How to: Download a page from the Wayback Machine over a specified interval

The way wayback URLs are formatted are as follows:

http://$BASEURL/$TIMESTAMP/$TARGET

Here BASEURL is usually http://web.archive.org/web (I say usually as I am unsure if it is the only BASEURL)

TARGET is self explanatory (in your case http://nature.com, or some similar URL)

TIMESTAMP is YYYYmmddHHMMss when the capture was made (in UTC):

  • YYYY: Year
  • mm: Month (2 digit - 01 to 12)
  • dd: Day of month (2 digit - 01 to 31)
  • HH: Hour (2 digit - 00 to 23)
  • MM: Minute (2 digit - 00 to 59)
  • ss: Second (2 digit - 00 to 59)

In case you request a capture time that doesn't exist, the wayback machine redirects to the closest capture for that URL, whether in the future or the past.

You can use that feature to get each daily URL using curl -I (HTTP HEAD) to get the set of URLs:

BASEURL='http://web.archive.org/web'
TARGET="SET_THIS"
START=1325419200 # Jan 1 2012 12:00:00 UTC (Noon) 
END=1356998400 # Tue Jan  1 00:00:00 UTC 2013
if uname -s |grep -q 'Darwin' ; then
    DATECMD="date -u '+%Y%m%d%H%M%S' -r "
elif uname -s |grep -q 'Linux'; then
    DATECMD="date -u +%Y%m%d%H%M%S -d @"
= = = =
▸ **Tasks to perform**:
1) Reproduce the part of the Wayback Machine guide starting with "You can use" and going on through "12:00:00 UTC (Noon)", swapping "daily" for "hourly".
2) Carry on the Wayback Machine guide from its final line.
The entries play no part in what follows.

▸ **Information shown**:
= = = =
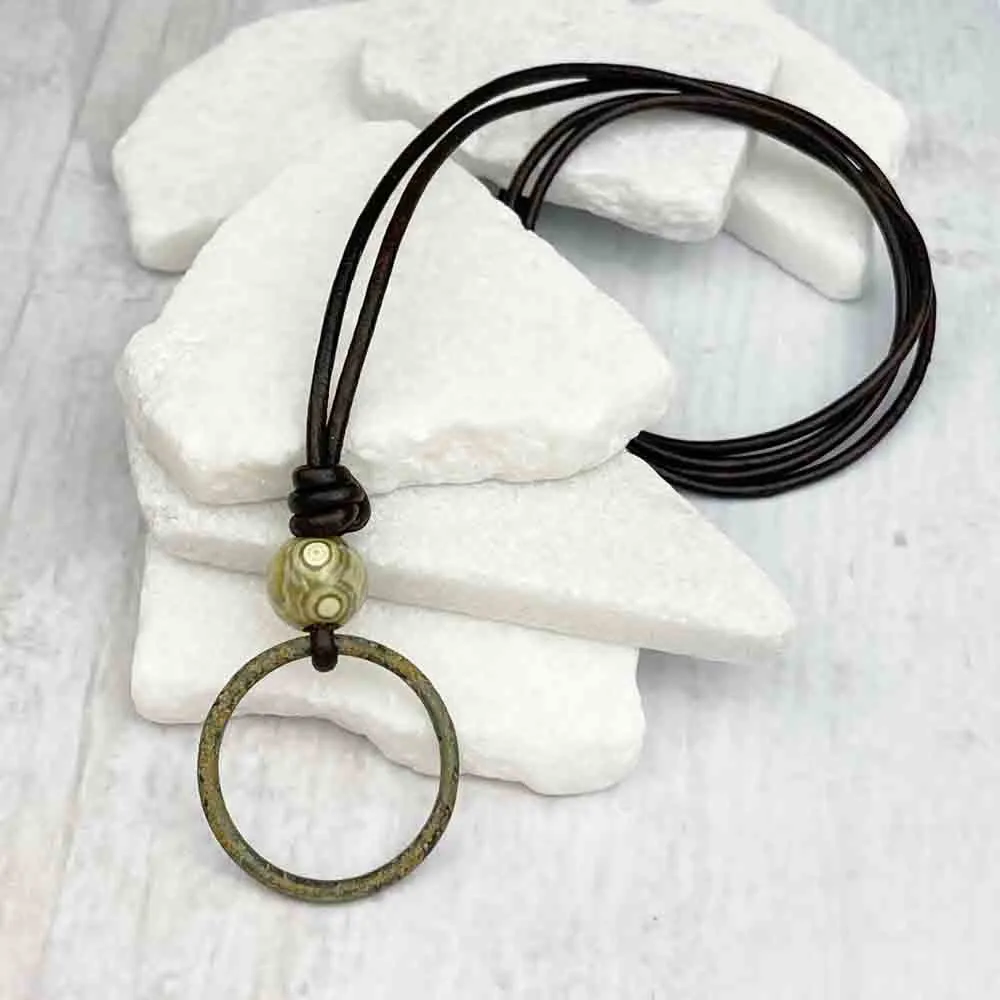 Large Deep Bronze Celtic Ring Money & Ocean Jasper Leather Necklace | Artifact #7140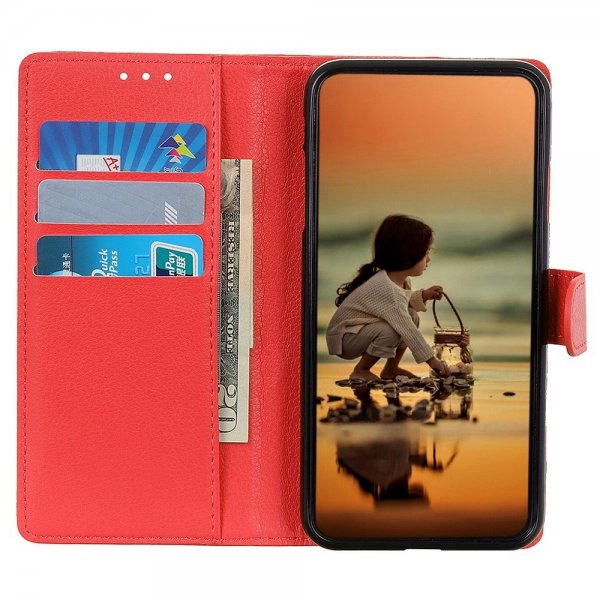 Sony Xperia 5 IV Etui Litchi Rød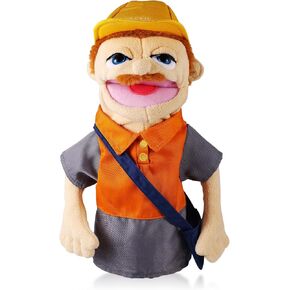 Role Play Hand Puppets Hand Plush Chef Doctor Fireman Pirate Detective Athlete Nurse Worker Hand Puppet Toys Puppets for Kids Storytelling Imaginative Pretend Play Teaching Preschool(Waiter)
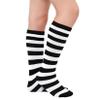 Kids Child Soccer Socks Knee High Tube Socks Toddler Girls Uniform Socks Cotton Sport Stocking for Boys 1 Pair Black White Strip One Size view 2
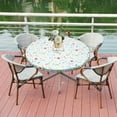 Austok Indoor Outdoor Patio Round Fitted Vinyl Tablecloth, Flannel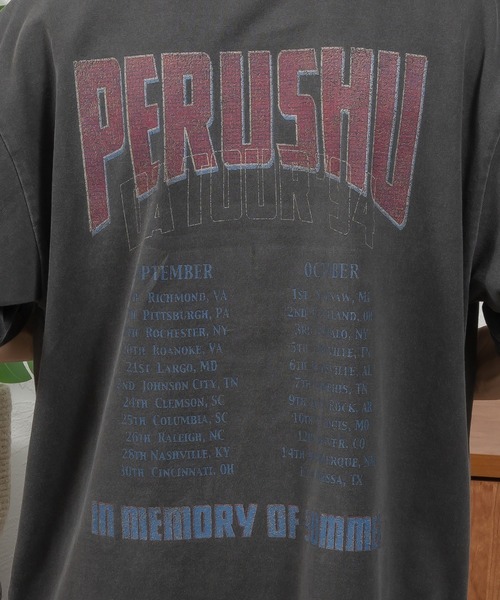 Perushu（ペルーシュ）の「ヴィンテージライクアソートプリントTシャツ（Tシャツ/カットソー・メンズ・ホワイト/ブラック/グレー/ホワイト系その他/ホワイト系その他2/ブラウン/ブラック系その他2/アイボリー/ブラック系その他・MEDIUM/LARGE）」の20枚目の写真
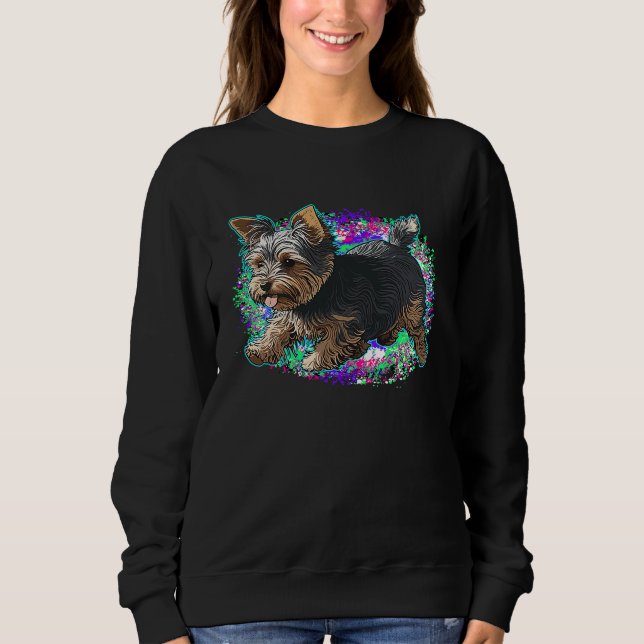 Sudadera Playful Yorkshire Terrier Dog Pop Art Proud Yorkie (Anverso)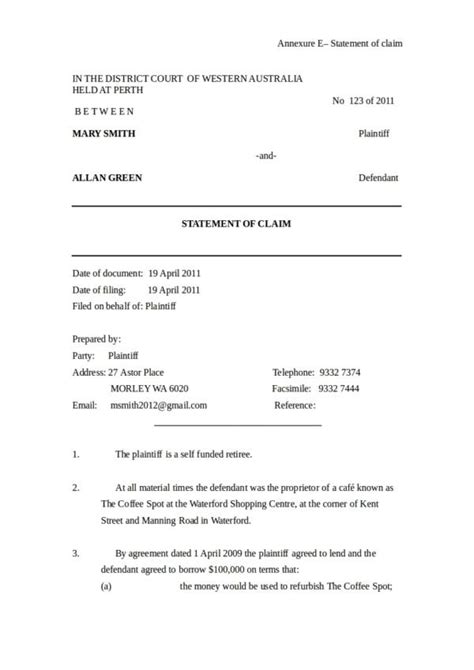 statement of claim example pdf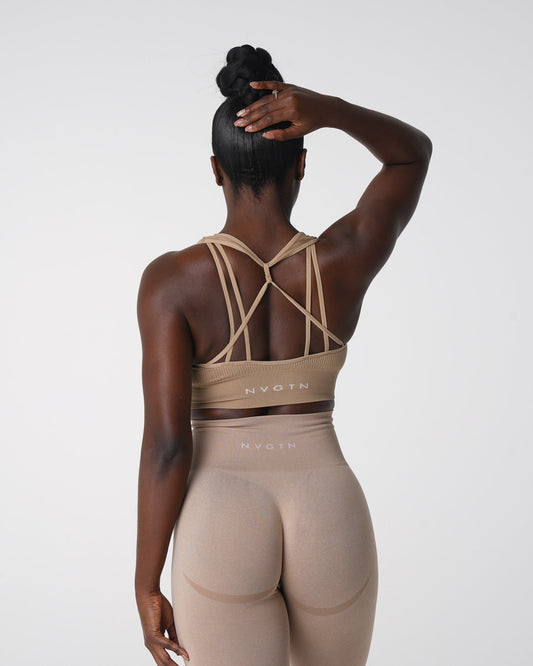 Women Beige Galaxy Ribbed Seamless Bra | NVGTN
= = = =
▸ **Outputs for the tasks**:
1)
You can use that feature to get each hourly URL using curl -I (HTTP HEAD) to get the set of URLs:

BASEURL='http://web.archive.org/web'
TARGET="SET_THIS"
START=1325419200 # Jan 1 2012 12:00:00 UTC (Noon)

2)
fi


while [[ $START -lt $END ]]; do
    TIMESTAMP=$(${DATECMD}$START)
    REDIRECT="$(curl -sI "$BASEURL/$TIMESTAMP/$TARGET" |awk '/^Location/ {print $2}')"
    if [[ -z "$REDIRECT" ]]; then
        echo "$BASEURL/$TIMESTAMP/$TARGET"
    else
        echo $REDIRECT
    fi
    START=$((START + 86400)) # add 24 hours
done

This gets you the URLs that are closest to noon on each day of 2012. Just remove the duplicates, and, and download the pages.

Note: The Script above can probably be greatly improved to jump forward in case the REDIRECT is for a URL more than 1 day in the future, but then it requires deconstructing the returned URL, and adjusting START to the correct date value.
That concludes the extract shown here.